One day, a mountain range appears along the perimeter of the settlement. It's a good day for building, as the morning's rain has softened the dirt into moldable clay. The boys come inside with hands tinted red from the Virginia earth, leaving rusty fingerprints on the doorjamb and bathroom light switch.

Over popcorn, they discuss their plans, consulting a map they've drawn in a black loose-leaf notebook. "It's out of date," Peter declares. They take the notebook with them when they return outdoors.

When it's time for my son's friend to leave, his mother and I stand at the screen door, looking out at the boys on their knees under the tree. "I'm glad they're doing this," she says after checking on whether it's all right for her son to dig holes in my backyard. "It's not computers, it's not video games, it's what fifth-grade boys should do."

I watch them for a moment and feel glad Peter has found this world of his own. In the past, he has asked for treehouses I don't know how to build. He has longed for an endless forest in which to roam, far from the world of schedules and homework.

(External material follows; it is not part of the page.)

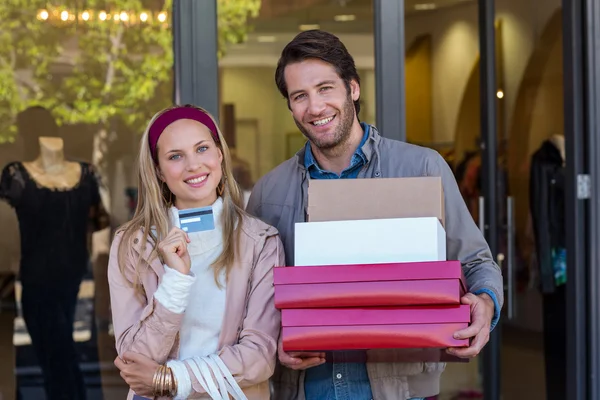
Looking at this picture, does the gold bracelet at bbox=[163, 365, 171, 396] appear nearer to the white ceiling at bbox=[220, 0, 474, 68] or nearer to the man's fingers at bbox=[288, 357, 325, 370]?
the man's fingers at bbox=[288, 357, 325, 370]

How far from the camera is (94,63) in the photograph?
533cm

When we took a hike in a nearby park, I asked him, "How's this?" and gestured to the surrounding woods, hoping that they would satisfy. He looked around critically and shrugged. The paved paths and glimpses of houses through trees intruded on his vision of an ideal world.

But now he and his friends are shaping their own landscape. They are lords of their domain, sitting on the cool earth, not caring as dirt seeps under socks and into shorts, building with wet clay, draping soft moss over twigs, and carving small doorways.

After a rain, my son goes out to check on the homes, to see how they've fared. Did the moss roofs keep them dry? Did anything get washed away?

The new mountain range is to stop erosion, he said the other day.

We adults smiled indulgently, doubtfully. "What about grass? What about plants?" we asked.

"No," he answered, "I want to keep it natural."